--- Source passage ---
Whis­tle-blow­ing pays off

Fraud set­tle­ments bring in $2.5 bil­lion for feds

Modern Healthcare - - The Week In Healthcare - Gregg Blesch

See? We mean it. Tony West, as­sis­tant at­tor­ney gen­eral at the U.S. Jus­tice Depart­ment’s civil di­vi­sion, de­liv­ered that mes­sage last week when he an­nounced the govern­ment’s biggest-ever take from health­care cases un­der the False Claims Act: $2.5 bil­lion.

Since the early days of the Obama ad­min­is­tra­tion, the Jus­tice Depart­ment and HHS have promised they would ded­i­cate more money, man­power and at­ten­tion to find­ing and pun­ish­ing com­pa­nies, or­ga­ni­za­tions and peo­ple who rip off fed­eral health­care pro­grams.
---
▶ _What to produce_: Repeat the stretch of the fraud settlements article from "Since the early" through "fed­eral health­care pro­grams.".
--- Data for analysis ---
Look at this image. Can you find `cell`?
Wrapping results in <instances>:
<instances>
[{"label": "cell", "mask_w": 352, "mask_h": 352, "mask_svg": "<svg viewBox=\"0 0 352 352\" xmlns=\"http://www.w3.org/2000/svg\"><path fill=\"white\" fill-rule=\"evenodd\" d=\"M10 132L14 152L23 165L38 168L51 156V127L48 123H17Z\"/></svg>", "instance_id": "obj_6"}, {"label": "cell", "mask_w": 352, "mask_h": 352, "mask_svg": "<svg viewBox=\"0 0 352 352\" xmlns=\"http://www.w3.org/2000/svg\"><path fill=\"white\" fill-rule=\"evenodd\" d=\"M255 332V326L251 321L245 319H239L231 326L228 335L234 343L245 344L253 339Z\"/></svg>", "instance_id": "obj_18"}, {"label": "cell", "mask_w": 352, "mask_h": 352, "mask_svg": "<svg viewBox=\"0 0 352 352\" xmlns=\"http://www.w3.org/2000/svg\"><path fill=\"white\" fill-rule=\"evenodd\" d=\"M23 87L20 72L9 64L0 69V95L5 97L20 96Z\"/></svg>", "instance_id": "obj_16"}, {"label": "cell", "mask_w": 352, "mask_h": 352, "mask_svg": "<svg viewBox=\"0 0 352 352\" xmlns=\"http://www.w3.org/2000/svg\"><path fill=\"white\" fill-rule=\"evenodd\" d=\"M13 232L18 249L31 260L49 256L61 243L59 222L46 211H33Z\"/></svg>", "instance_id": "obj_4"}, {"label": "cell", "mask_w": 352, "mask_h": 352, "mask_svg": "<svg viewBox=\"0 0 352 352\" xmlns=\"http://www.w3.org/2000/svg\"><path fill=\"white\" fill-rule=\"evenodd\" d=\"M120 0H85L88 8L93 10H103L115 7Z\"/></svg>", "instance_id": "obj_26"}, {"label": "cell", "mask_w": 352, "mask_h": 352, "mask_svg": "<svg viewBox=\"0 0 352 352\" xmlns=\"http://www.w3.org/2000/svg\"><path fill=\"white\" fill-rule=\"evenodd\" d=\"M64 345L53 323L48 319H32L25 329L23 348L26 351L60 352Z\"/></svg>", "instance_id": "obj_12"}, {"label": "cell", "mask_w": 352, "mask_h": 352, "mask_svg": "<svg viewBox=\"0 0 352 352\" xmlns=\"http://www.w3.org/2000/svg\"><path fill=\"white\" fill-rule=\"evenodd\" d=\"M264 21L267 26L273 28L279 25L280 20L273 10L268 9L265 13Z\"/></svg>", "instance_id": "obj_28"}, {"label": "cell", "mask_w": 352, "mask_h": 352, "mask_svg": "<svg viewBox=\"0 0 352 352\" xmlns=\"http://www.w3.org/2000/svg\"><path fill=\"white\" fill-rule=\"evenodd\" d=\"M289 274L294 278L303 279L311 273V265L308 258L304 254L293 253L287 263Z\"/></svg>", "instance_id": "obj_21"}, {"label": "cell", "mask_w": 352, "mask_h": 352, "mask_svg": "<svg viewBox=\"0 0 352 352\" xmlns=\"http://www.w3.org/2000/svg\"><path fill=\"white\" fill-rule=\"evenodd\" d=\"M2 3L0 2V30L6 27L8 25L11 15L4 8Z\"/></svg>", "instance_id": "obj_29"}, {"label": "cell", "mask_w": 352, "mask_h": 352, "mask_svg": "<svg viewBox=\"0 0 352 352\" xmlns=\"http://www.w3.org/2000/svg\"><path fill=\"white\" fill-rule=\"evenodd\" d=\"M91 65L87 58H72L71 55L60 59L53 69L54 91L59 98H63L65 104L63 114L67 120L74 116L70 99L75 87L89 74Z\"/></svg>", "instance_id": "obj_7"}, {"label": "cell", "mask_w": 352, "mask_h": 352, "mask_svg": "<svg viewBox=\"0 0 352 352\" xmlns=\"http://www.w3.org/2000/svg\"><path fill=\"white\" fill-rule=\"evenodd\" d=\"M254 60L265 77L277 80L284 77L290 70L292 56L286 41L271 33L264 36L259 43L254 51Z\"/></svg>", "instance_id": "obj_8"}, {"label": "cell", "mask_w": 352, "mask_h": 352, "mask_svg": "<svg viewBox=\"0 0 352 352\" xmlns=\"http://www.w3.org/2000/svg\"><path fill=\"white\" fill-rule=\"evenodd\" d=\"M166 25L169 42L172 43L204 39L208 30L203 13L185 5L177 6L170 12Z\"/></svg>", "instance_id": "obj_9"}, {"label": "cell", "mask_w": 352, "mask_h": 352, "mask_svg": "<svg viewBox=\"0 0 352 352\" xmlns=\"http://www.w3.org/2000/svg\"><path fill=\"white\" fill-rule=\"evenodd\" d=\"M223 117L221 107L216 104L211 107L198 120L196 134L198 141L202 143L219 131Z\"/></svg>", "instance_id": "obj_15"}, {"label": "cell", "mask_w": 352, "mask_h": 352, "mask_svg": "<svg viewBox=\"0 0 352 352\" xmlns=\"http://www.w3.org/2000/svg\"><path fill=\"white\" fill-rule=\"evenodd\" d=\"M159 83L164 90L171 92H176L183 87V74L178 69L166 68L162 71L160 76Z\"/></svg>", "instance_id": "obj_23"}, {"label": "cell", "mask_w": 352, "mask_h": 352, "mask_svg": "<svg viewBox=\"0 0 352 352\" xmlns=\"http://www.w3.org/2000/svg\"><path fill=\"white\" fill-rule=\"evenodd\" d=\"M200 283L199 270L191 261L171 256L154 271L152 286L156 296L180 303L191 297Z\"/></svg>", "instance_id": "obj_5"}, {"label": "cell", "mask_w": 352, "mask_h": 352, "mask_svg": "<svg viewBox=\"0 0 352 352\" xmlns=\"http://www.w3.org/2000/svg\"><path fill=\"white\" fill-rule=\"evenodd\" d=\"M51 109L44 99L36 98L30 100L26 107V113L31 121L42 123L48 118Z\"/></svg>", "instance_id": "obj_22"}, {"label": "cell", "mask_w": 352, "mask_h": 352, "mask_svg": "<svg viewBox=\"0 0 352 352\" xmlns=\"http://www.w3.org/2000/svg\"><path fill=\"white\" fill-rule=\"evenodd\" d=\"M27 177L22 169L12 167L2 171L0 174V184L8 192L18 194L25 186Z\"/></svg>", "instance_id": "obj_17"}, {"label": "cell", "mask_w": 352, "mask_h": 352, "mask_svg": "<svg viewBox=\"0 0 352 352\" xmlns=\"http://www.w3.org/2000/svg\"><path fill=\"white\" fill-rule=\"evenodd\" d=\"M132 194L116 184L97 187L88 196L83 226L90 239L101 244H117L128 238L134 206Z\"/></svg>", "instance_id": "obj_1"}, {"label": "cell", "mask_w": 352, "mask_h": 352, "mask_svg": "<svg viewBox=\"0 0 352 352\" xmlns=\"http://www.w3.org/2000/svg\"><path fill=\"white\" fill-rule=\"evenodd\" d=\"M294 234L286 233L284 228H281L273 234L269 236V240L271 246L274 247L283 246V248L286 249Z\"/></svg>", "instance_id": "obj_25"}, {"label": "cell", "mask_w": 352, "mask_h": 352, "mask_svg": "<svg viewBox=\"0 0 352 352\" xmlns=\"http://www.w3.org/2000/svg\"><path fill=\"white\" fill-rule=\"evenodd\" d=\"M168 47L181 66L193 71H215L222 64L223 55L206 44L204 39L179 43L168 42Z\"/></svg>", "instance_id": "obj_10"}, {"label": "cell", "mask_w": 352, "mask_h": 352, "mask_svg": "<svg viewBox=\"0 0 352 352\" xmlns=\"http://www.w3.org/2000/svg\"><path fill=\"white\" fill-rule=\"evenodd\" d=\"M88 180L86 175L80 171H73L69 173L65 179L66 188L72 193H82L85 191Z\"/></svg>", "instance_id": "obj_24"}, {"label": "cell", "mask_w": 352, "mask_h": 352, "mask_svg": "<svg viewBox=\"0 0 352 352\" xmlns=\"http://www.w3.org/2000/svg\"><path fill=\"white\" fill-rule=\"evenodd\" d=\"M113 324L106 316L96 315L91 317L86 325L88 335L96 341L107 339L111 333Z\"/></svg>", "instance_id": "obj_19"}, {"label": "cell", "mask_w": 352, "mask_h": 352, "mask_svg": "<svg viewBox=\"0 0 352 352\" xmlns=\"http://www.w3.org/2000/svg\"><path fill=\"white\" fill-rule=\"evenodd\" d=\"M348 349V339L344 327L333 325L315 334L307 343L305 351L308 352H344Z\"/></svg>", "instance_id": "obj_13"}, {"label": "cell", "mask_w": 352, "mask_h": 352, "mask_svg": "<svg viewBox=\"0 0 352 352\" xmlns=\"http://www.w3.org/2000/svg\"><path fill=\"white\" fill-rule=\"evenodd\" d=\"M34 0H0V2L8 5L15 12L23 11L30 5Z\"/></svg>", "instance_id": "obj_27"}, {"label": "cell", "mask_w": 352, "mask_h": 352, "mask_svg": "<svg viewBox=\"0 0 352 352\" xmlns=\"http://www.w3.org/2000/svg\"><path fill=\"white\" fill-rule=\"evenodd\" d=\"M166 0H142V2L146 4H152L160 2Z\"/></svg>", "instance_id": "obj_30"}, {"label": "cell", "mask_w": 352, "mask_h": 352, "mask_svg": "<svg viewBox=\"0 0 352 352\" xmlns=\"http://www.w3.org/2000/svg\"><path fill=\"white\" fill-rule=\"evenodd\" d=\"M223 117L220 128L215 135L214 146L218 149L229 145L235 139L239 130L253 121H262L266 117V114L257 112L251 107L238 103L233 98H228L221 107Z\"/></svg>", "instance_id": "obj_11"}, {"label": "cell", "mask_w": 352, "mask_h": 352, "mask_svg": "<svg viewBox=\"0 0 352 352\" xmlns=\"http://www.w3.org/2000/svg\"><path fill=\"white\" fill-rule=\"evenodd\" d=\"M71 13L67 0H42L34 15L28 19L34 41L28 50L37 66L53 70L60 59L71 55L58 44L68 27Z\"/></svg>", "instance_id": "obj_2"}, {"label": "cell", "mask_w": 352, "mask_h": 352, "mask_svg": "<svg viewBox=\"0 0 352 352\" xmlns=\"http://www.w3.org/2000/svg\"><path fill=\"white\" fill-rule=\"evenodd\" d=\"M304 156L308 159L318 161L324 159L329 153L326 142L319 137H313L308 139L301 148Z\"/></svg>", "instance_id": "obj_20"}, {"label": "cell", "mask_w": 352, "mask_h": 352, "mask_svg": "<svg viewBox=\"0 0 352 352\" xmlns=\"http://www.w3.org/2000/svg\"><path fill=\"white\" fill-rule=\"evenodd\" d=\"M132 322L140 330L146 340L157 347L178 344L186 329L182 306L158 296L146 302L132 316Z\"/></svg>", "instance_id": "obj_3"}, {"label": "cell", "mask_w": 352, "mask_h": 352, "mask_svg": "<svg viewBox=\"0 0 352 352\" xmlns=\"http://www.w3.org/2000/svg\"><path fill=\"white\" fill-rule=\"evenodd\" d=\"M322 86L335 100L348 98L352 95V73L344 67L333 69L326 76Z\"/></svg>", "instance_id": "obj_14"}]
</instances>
---
▶ _Result below_:
Since the early days of the Obama ad­min­is­tra­tion, the Jus­tice Depart­ment and HHS have promised they would ded­i­cate more money, man­power and at­ten­tion to find­ing and pun­ish­ing com­pa­nies, or­ga­ni­za­tions and peo­ple who rip off fed­eral health­care pro­grams.